**Requirements**
List every time given in milliseconds in the email reply about Java, SWIG, and CUDA performance.

**Page excerpt**
┄┄┄┄┄┄
Re: JAVA performance tweaking, 2D arrays (matrices) and typemaps

Hi Brian,
you are correct, it was not SWIG that was causing the delay but rather
the setup time of the CUDA library that occurs during the first
cudamalloc command. The real set-up time is more along the lines of
170ms, but yes, pretty bad as you noted yourself. I found several
posts in the NVIDIA forums where people were quoting similar times, so
I guess it's not uncommon. The workaround was obviously to do a dummy
malloc once the library is first called. Subsequent calls were
executed nearly instantly, more along the lines of what is expected.
It still takes around 20ms to make a blank call with 1 million floats
to the native method, but that's more than a tenfold increase in
performance so I'll live with it :)

Considering that's off the plate, any suggestions regarding
implementation of a 2d array (matrix) of primitives?

Thanks for all the help so far!!

On Sun, Mar 1, 2009 at 7:02 PM, Kosta Krauth <kosta.krauth <at> gmail.com> wrote:
> As a part of my final year project in college, I am creating several
> test-cases to assess the feasibility of running high performance gpgpu
> algorithms from java (wrapped using swig). The question that poses
> itself is - does the swig performance hit diminish the benefits of
> using the GPU. As a disclaimer, I am a beginner when it comes to swig
> so my attempts at writing interface files are very basic :)
>
> The first test I created for sorting does not fare too well with my
> (probably naive) swig interface config. On average, it takes roughly
> 350ms to execute the call to the native method. Due to this, the
> benefits only start to show themselves with datasets that exceed 10
> million elements. I would like to think that there is a way to improve
> this.
>
> I have tried searching for performance tips on the swig documentation
> site and the only thing I could find was to use
>
> %typemap(javafinalize) SWIGTYPE ""
>
> when manipulating huge arrays of complex objects. Using this directive
> didn't change anything in my particular case. Considering I don't do
> any manipulation, but rather send the array pointer and then wait for
> the native method to perform the manipulation, this should be a rather
> simple thing to do.
>
> In a hope to simplify the whole process I looked at the
> INPUT/OUTPUT/INOUT directives to use with my parameters. However, this
> didn't introduce any performance benefits either. Here are the
> interfaces I tried:
>
> %module parallel_sort
> %include "typemaps.i"
┄┄┄┄┄┄
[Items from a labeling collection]
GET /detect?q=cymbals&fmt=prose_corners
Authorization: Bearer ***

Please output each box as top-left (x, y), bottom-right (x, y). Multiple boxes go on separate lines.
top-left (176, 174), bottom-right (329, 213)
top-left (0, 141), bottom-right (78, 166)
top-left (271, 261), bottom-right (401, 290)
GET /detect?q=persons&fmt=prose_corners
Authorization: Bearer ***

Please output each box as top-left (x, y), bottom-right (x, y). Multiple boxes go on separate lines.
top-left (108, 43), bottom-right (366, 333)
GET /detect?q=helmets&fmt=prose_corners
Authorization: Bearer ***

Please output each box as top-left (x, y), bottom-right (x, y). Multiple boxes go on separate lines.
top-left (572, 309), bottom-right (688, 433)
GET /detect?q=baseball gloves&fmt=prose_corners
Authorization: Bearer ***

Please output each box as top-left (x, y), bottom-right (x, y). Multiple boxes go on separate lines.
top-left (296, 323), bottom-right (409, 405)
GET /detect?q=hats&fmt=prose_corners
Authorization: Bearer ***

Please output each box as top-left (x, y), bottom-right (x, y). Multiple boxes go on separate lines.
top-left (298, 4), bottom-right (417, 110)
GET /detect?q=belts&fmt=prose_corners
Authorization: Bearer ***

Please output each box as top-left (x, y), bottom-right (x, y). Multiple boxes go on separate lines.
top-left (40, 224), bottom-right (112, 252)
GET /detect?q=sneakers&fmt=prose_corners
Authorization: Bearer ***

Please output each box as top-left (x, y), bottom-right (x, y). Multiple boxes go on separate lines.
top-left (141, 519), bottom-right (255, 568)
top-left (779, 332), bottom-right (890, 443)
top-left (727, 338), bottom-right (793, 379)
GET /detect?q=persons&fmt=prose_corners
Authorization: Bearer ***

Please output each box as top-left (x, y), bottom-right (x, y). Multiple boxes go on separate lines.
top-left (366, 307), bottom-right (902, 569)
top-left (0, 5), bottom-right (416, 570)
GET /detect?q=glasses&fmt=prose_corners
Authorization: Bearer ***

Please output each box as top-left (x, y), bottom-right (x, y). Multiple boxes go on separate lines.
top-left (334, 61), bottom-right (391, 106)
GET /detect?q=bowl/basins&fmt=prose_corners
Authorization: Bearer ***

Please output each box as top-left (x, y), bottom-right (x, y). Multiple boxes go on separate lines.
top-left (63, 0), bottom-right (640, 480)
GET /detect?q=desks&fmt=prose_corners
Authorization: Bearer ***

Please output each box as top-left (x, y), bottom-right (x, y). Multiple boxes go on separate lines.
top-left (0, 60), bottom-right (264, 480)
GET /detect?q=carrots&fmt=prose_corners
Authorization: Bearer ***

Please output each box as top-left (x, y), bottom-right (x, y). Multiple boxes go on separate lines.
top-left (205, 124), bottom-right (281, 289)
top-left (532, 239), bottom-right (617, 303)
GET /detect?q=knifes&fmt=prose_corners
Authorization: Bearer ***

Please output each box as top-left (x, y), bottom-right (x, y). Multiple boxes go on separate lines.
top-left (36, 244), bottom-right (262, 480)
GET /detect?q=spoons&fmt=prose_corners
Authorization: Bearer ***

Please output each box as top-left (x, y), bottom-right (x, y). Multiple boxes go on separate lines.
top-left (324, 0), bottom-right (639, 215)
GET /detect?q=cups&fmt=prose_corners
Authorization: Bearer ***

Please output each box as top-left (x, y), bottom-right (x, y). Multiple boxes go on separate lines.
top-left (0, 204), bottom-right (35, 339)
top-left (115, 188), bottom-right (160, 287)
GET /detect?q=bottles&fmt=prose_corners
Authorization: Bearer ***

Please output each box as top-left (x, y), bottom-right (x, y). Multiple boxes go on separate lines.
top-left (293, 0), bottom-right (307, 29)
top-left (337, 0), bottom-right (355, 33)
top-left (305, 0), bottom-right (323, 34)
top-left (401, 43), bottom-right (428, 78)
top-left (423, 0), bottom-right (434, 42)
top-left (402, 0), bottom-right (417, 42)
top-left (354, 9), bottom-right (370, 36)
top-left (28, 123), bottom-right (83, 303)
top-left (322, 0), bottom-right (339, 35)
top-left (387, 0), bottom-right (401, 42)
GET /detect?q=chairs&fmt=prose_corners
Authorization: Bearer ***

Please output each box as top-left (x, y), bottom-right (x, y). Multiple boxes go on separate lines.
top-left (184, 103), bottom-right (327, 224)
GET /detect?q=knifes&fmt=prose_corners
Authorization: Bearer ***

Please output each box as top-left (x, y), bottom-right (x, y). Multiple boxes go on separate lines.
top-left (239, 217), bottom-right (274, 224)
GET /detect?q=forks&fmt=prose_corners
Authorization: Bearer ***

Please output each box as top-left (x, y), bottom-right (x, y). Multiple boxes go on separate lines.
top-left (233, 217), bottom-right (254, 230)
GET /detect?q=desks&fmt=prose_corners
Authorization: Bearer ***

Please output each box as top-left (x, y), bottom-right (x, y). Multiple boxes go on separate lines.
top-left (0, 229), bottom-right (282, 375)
┄┄┄┄┄┄
**Correct answer**
- 170ms
- 20ms
- 350ms